Wednesday, April 25, 2012

Outside the U.S. Supreme Court (Chip Somodevilla/Getty)

Fresh off hearing oral arguments on President Obama’s health care overhaul, the Supreme Court is stepping back into the political spotlight. Today, the high court will consider the legality of Arizona’s tough crackdown on illegal immigrants.

A quick refresher: Back in April 2010, Arizona adopted SB 1070, the nation’s toughest law on illegal immigration. It sought to prevent illegal immigrants from entering the state by expanding the powers of state officials. Under the new law, police officers are authorized to question the immigration status of anyone they stop and can detain those who fail to show "proof of legal presence." In July 2010, a Federal District Court justice in Phoenix, Arizona issued an injunction blocking the law’s most controversial provisions. Then in April 2011, the U.S. Court of Appeals for the Ninth Circuit ruled against Arizona Governor Jan Brewer’s filed appeal that sought to have the injunction lifted.

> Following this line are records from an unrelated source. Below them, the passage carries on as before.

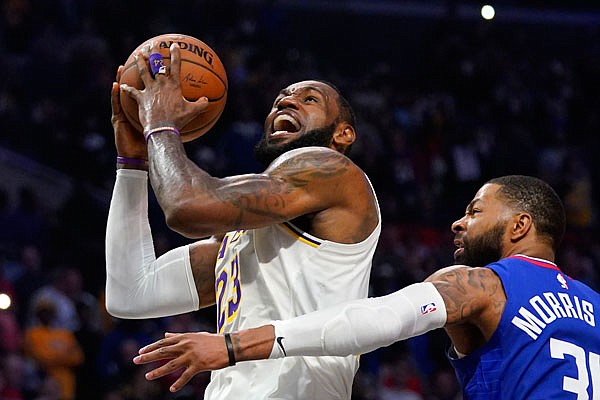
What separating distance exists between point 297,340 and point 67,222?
6028 mm

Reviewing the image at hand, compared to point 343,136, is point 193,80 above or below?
above

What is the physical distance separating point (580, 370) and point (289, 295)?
987 millimetres

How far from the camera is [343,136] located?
377cm

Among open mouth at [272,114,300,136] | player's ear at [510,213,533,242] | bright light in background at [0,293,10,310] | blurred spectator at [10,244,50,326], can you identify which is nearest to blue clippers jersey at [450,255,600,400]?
player's ear at [510,213,533,242]

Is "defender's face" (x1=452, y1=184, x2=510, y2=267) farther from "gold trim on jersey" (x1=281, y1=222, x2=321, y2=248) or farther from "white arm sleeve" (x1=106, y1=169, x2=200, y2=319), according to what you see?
"white arm sleeve" (x1=106, y1=169, x2=200, y2=319)

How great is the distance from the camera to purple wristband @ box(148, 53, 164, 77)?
346cm

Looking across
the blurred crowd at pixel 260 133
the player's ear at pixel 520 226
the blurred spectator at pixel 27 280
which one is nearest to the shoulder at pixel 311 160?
the player's ear at pixel 520 226

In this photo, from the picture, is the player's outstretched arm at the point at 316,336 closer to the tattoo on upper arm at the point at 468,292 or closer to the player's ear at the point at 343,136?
the tattoo on upper arm at the point at 468,292

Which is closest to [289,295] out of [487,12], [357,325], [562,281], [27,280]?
[357,325]

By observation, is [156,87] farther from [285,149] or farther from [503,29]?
[503,29]

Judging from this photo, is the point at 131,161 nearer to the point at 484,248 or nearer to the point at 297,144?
the point at 297,144

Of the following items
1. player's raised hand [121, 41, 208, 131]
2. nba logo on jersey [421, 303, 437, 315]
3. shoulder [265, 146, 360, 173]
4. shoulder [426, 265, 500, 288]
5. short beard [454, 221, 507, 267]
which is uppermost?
player's raised hand [121, 41, 208, 131]

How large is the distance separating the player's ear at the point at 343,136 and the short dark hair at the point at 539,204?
24.2 inches

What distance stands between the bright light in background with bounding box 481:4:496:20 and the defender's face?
1022 cm
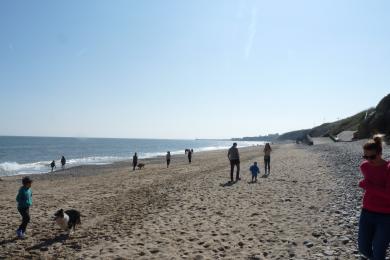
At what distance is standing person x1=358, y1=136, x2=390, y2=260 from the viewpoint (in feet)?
14.3

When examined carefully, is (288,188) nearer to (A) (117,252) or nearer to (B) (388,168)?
(A) (117,252)

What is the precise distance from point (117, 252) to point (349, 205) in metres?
7.10

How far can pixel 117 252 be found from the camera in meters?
7.49

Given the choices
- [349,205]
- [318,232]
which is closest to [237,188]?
[349,205]

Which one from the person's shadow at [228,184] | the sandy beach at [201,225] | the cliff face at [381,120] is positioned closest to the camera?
the sandy beach at [201,225]

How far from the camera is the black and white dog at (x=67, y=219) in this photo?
8836 millimetres

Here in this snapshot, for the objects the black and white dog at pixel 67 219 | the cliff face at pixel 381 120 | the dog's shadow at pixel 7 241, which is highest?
the cliff face at pixel 381 120

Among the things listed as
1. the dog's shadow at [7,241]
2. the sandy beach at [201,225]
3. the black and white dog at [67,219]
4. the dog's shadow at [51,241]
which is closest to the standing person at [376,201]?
the sandy beach at [201,225]

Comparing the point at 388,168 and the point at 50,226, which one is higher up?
the point at 388,168

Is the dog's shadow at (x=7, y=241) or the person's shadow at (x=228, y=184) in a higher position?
the person's shadow at (x=228, y=184)

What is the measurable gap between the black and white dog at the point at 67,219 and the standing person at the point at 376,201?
703 cm

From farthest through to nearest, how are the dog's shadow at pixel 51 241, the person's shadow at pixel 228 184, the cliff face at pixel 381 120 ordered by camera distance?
the cliff face at pixel 381 120 < the person's shadow at pixel 228 184 < the dog's shadow at pixel 51 241

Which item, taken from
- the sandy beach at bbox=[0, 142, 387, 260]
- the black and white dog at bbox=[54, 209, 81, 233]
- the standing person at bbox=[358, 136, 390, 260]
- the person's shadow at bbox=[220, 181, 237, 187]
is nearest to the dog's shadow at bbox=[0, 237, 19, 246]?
the sandy beach at bbox=[0, 142, 387, 260]

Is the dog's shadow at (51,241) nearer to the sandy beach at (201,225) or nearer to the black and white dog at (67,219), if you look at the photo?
the sandy beach at (201,225)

Now, the Supreme Court will be considering the case in what is sure to be a politically-charged hearing. Joining us for more on today’s action is Jeffrey Rosen, professor of law at George Washington University.

Guests:

Jeffrey Rosen

Produced by:

Marc Kilstein

Comments [2]

Charles

Bryan it sounds to me as though you haven't read the law. The law doesn't permit anyone, of any race, to simply stop persons and "ask for their papers." And if such stops are made on a racial or ethnic basis, it is the police who are in violation of the law.

And that's really the funny and ironic part of what you stumbled on, Bryan. The Hispanic cop in your hypothetical really WOULD deserve to be reprimanded, if he did what you describe. That is, stopping someone because they are white, for no other reason, and demanding to see their "papers." Just as the law strictly prohibits white officers from stopping Hispanic persons for no reason other than race, and demanding to see papers. In your hypothettical, your Hispanic cop would deserve to be reprimanded.

Moreover, Bryan, it isn't merely contrary to Arizona law for there to be the kind of profiling you describe. Arizona law also sets up independent enforcement mechanisms if there are such abuses. That is, in addition to all of the federal remedies that would attach to any alleged racial discrimination.

So there, Bryan. I hope that answers your concern.

Apr. 25 2012 11:09 AM
bryan from Michigan

I will believe there is no racial profiling when a Hispanic cop with a thick accent stops a white man/woman -- for example, the Governor of Arizona -- , demands to see his/her papers, and does not get reprimanded or fired.